Friday, December 08, 2017

Irish border issue threatens Tory-DUP coalition



Chris Hazzard, Sinn Féin MP for South Down, addresses the meeting

By Theo Russell

 A DELEGATION of Sinn Féin MPs last week told a meeting at Westminster that a return to Northern Ireland border controls “would make the border a target for the dissident republican groups opposed to the peace process,” and said that in response Sinn Féin will be calling for a new poll on the border.
 To a question from the New Worker, Sinn Féin special advisor on the border Conor Heaney said “there is every possibility that the peace process, which is very fragile, could unravel rapidly”.
Chris Hazzard, Sinn Féin MP for South Down, added: “There are already protests about border issues, and there are fears over civil unrest. There is great anxiety across the North of Ireland, in all communities, over the border question.”
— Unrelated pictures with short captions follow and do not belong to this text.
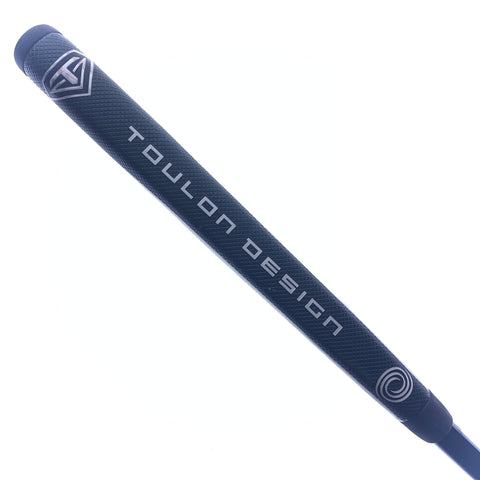 Used Odyssey Toulon Design Daytona Beach 2022 Putter / 34.0 Inches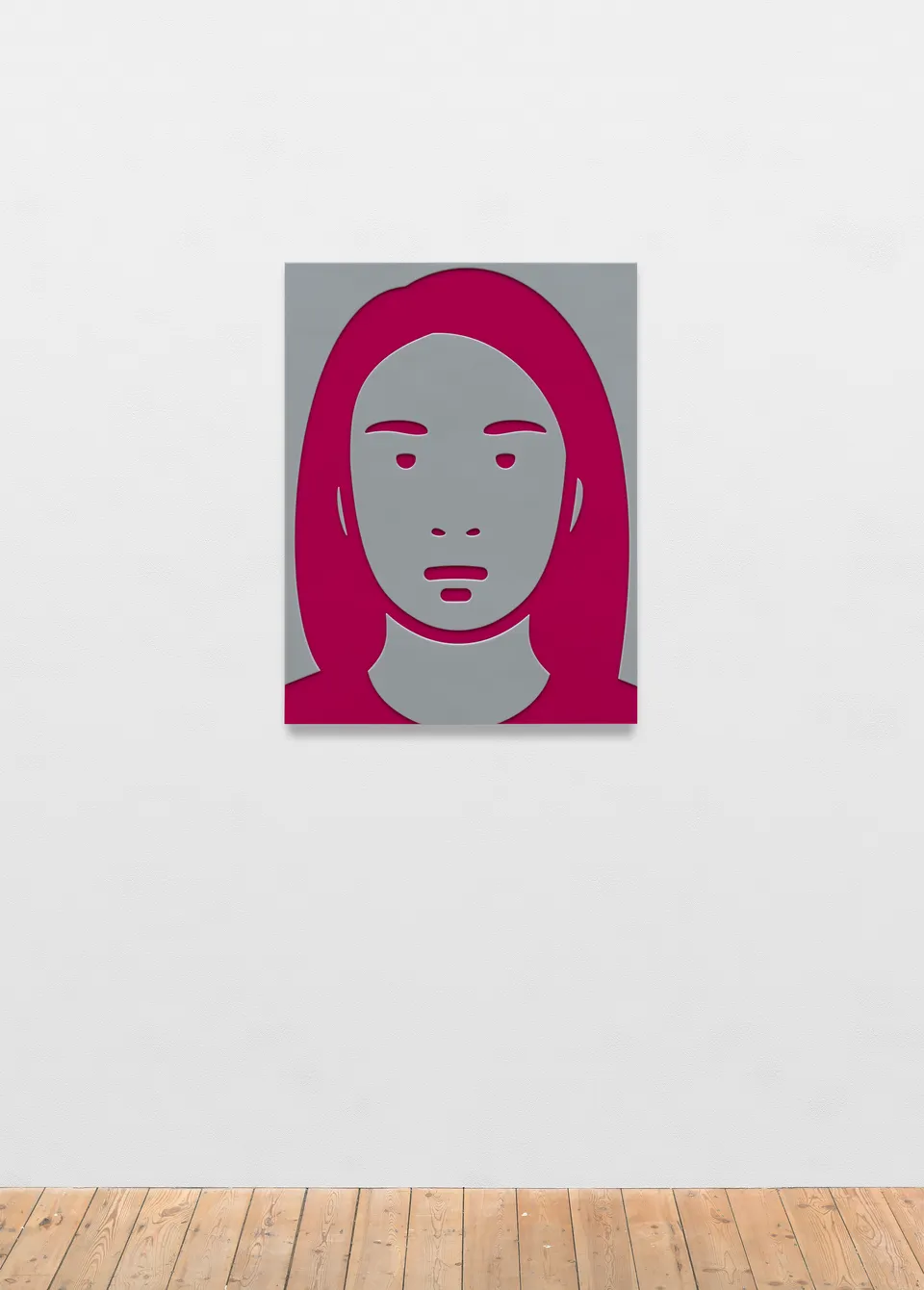 Julian Opie, Liyuan.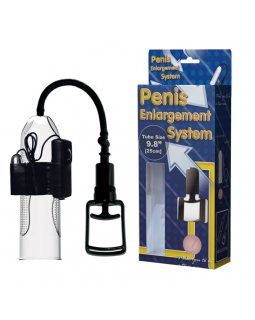 Вакуумная помпа BM-010066 Вакуумная помпа BM-010066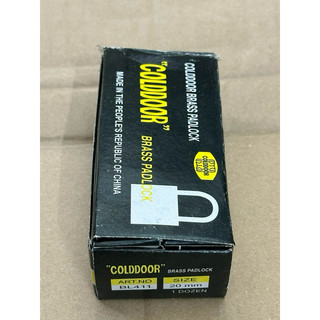 Ổ khóa Vali thau, khóa mini thau [rẻ, đẹp, phù hợp nhiều yêu cầu]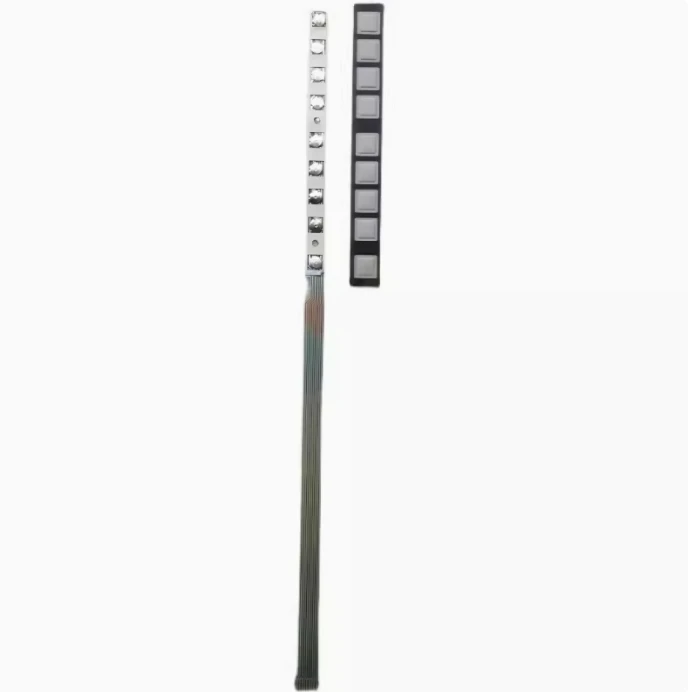 시스템 키보드 조작 패널 A02B-0323-D606 키 바, 9 키, 12 키, 31i-B, 신제품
These warnings have now been backed by Irish Taoiseach Leo Varadkar and ex-Labour prime minister Tony Blair.
The Irish border question is threatening a major crisis for the Tory-Democratic Unionist Party (DUP) coalition. It could block a Brexit deal, or even bring the Government down if the DUP ends its “confidence and supply” pact with the Tories.
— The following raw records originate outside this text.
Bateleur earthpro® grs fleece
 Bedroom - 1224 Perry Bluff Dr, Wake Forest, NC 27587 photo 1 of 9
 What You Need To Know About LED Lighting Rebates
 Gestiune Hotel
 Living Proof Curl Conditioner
The DUP says it will block any “special status” for the North-South border after reports in the Times said British and European Union officials are already working on a deal. Its leader, Arlene Foster, said the DUP would reject any deal leading to a new Irish Sea border, referring to the maritime border which would result from a special deal on the land border.
Last Thursday senior DUP MP and ex-Finance Minister in the Executive Sammy Wilson went a step further, warning that if there was any attempt to "placate Dublin and the EU… then they can’t rely on our vote”. He said the pact “was based on our votes in return for their support for the union”.
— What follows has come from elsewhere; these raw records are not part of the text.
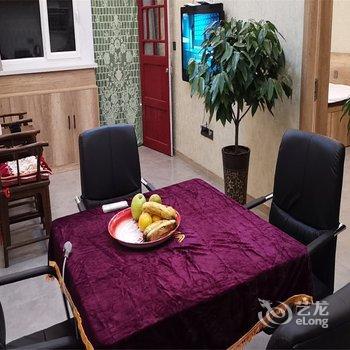 大同张靖敏特色民宿酒店提供图片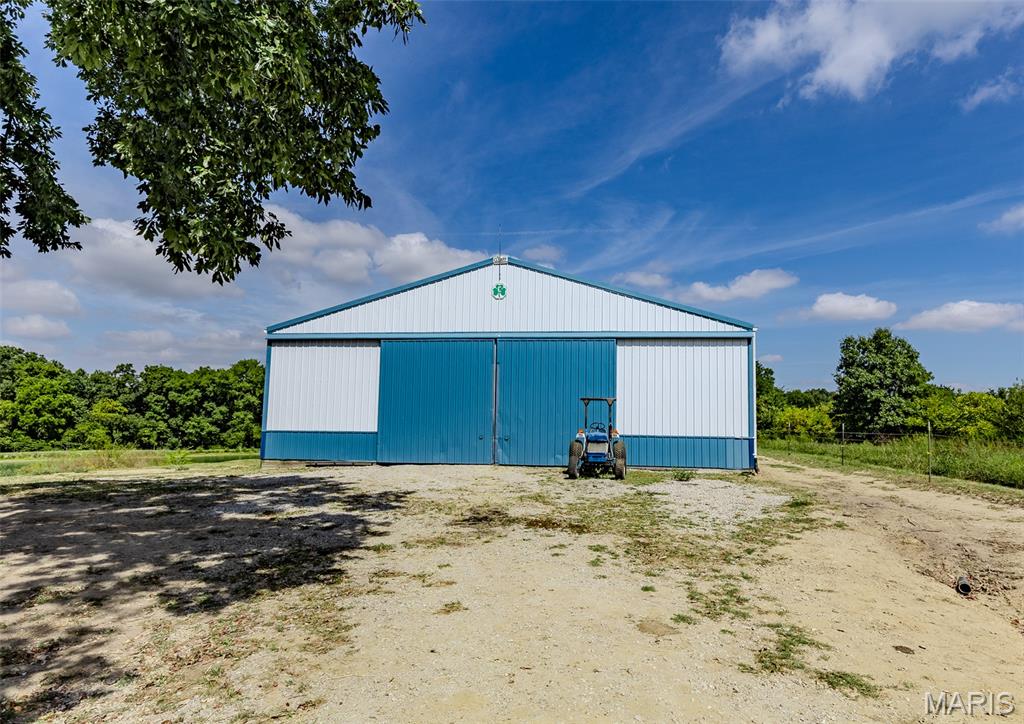 10602 Blooming Grove Road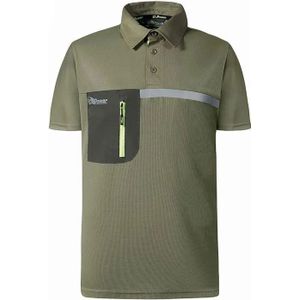 U-power Libra Korte Mouw Poloshirt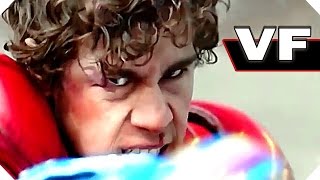 TURBO KID Bande Annonce VF (2017) Film de Super Héros Adolescent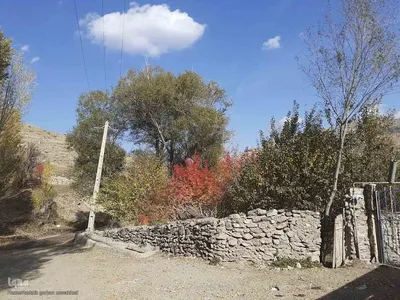 طبیعت بکر و پاییزی روستای انجرد شهرستان اهر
Ironically the DUP hasn’t seen a penny of the promised £1bn extra money as there has been no Northern Ireland Executive since January, and since then the Tories have allowed the DUP to block its restoration.
Piling on the pressure for Theresa May, European Council president Donald Tusk has backed Irish Taoiseach Leo Varadkar’s demand that any Brexit package “must be acceptable to the Republic of Ireland before the negotiations can move on”.
Varadkar said last week: "The border between Ireland and Northern Ireland is a symbol of cooperation, and we cannot allow Brexit to destroy this achievement of the Good Friday Agreement."
Five years ago, the British government used a Daily Telegraph poll to rule out a border poll. Since then political and demographic changes have moved in favour of abolishing the border, and in the 2017 general election the Unionist parties took less than fifty percent of the total vote for the first time.
The Tories have neglected the peace process since the collapse of the Northern Ireland Executive in January, allowing their DUP cronies to continue to block key parts of the Good Friday Agreement. Now they may have to pay a high price for leaving the other parties to the peace process, including the Irish government, out in the cold for so long.
On Sunday Tony Blair, whose government negotiated the 1998 agreement, said a hard border “puts the peace process at risk,” and poses real challenges to the peace process.
He said: “For the first time Britain and the Irish Republic will be in different jurisdictions, and pointed out that a ‘special’ border deal would have to include free movement of people. That would mean the border moving to UK ‘mainland’ ports and airports.”
Blair’s agenda is to openly campaign for a second referendum. But from the viewpoint of Ireland as a whole, border controls, and hence Brexit, objectively undermine progress towards greater integration between North and South and eventual re-unification. Hence the threat to the peace process.
It is almost impossible to see how these problems can be resolved in the post-Brexit years if the wishes of the vast majority of people and parties in both parts of Ireland are to be met.
As a veteran Irish liberation campaigner here in Britain commented to the New Worker: “As soon as I heard the Brexit vote result, I knew there could be a united Ireland in my lifetime.”